Structural health monitoring system based on digital twins and real-time data-driven methods

In the era of technological acceleration marked by cloud computing, wireless communication, and digital modeling, the paper explores the intersection of these advancements through the lens of digital twins. In addressing the imperative of safe operation and maintenance in engineering projects, the paper proposes a groundbreaking structural health monitoring (SHM) system. This system synergizes the high-fidelity behavior simulation capabilities of digital twins with the potent data mining capabilities of intelligent algorithms. Highfidelity behavior simulation refers to the real-time, detailed replication of the structural dynamic characteristics in the digital twin environment. Structured in three integral parts, the SHM system offers real-time modal parameter calculation, comprehensive bridge estimation, and a data-driven warning methodology. The first component involves real-time modal parameter calculation for bridge structures, utilizing Bayesian modal identification based on acceleration data collected during operation. Concurrently, the second component extends the estimation to cover the entire bridge by employing Bayesian statistical inference and sequential importance resampling within the Kalman filtering framework.

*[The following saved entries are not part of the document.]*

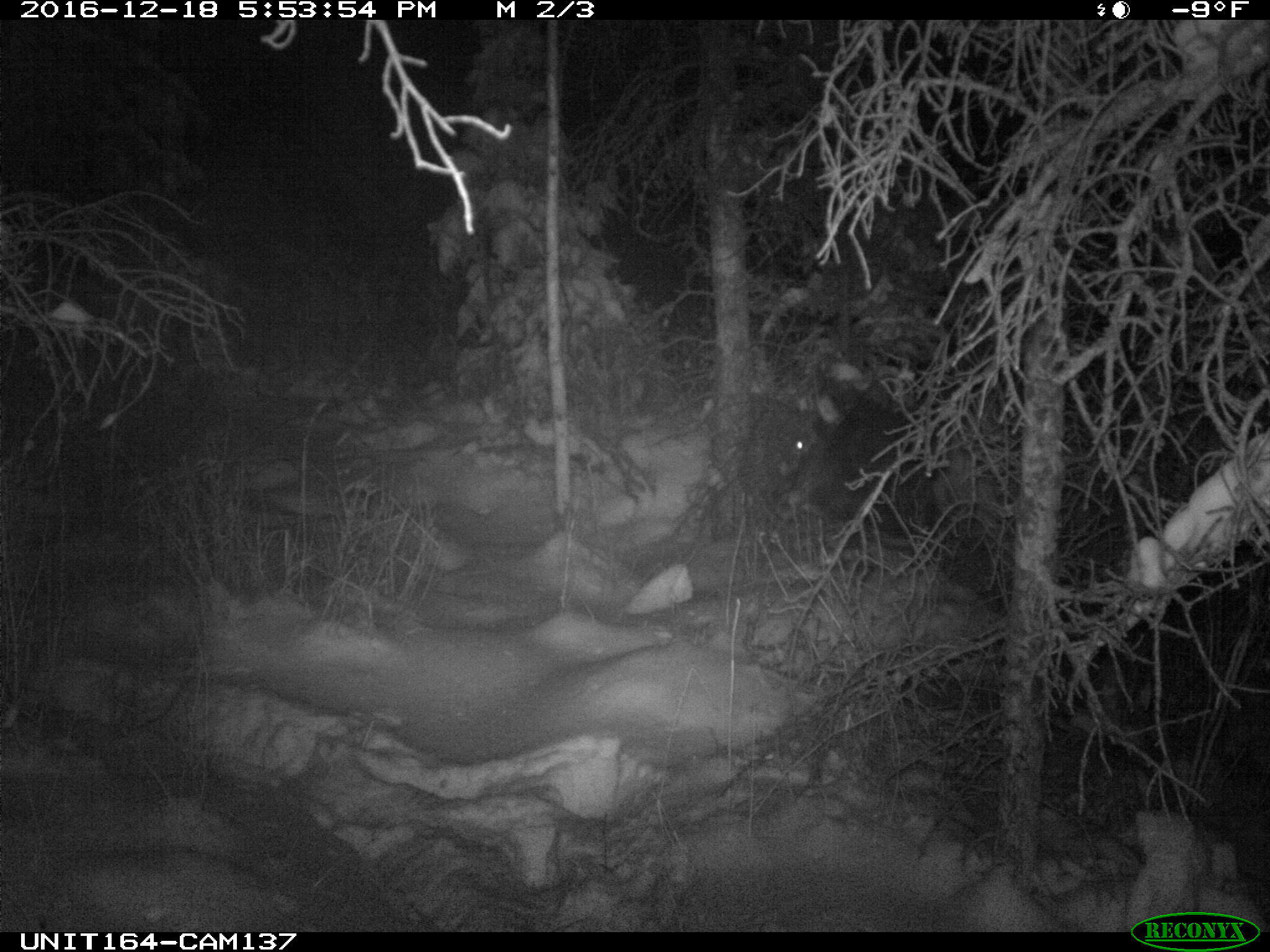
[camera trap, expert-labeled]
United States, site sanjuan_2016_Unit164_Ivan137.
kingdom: Animalia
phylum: Chordata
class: Mammalia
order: Artiodactyla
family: Cervidae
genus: Cervus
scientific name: Cervus elaphus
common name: red deer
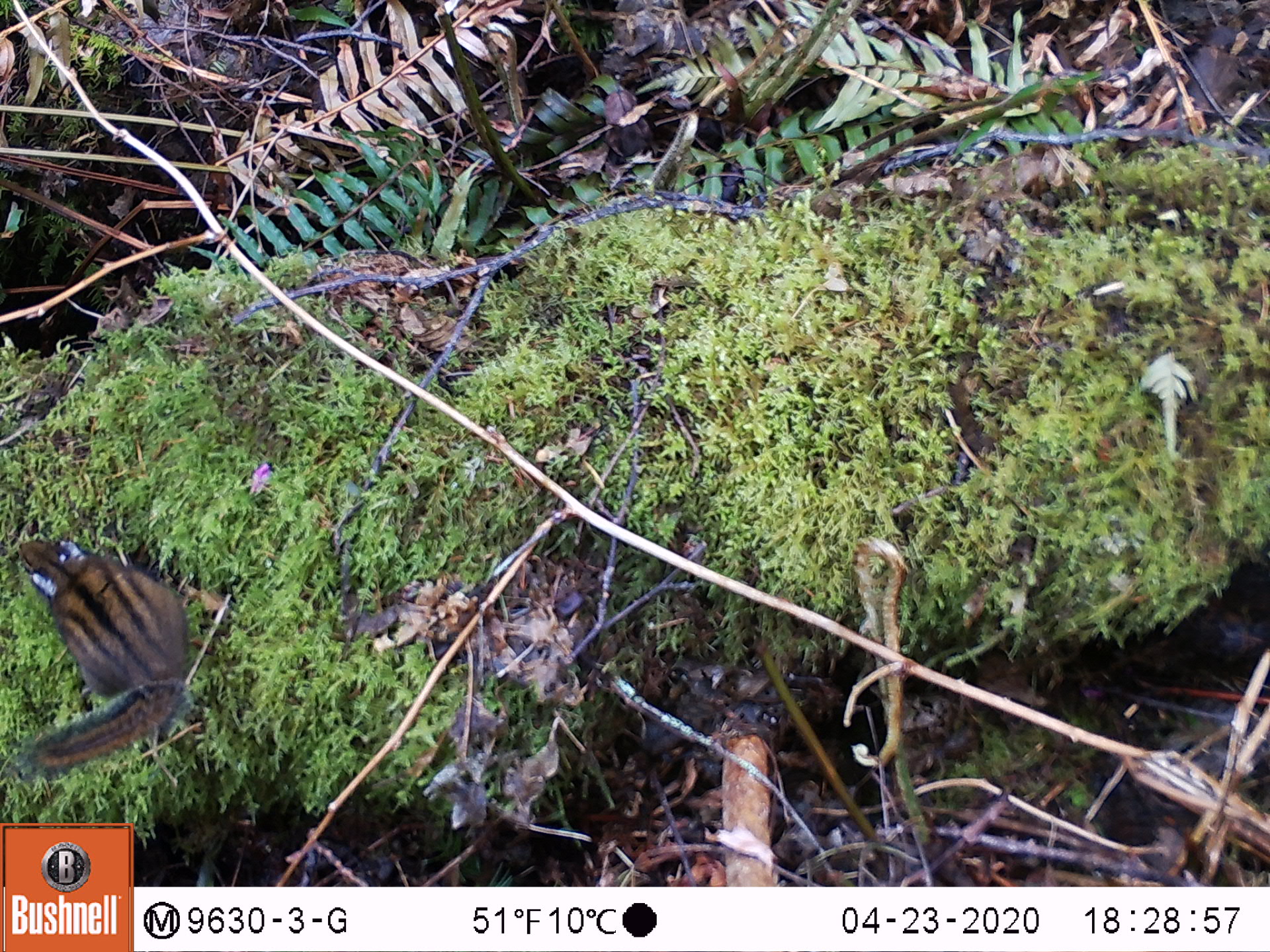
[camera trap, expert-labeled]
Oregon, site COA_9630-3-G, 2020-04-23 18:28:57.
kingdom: Animalia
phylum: Chordata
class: Mammalia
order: Rodentia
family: Sciuridae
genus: Neotamias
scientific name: Neotamias townsendii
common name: townsend's chipmunk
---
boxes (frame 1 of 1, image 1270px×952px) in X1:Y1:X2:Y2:
townsend's chipmunk: 5:523:201:783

This facilitates the online estimation of system noise parameters and the reconstruction of responses at unmonitored positions. Finally, the third component introduces a data-driven warning method based on principal component analysis, combining pure data-driven techniques with single-indicator warning methods. The proposed system is exemplified through a case study focusing on a city bridge. The system not only achieves real-time monitoring but also provides warnings throughout the structure's entire lifecycle, addressing the urgent need for safe operation and maintenance in engineering projects. The study contributes to the evolving field of SHM by leveraging digital twin technology and intelligent algorithms for a robust and efficient monitoring system.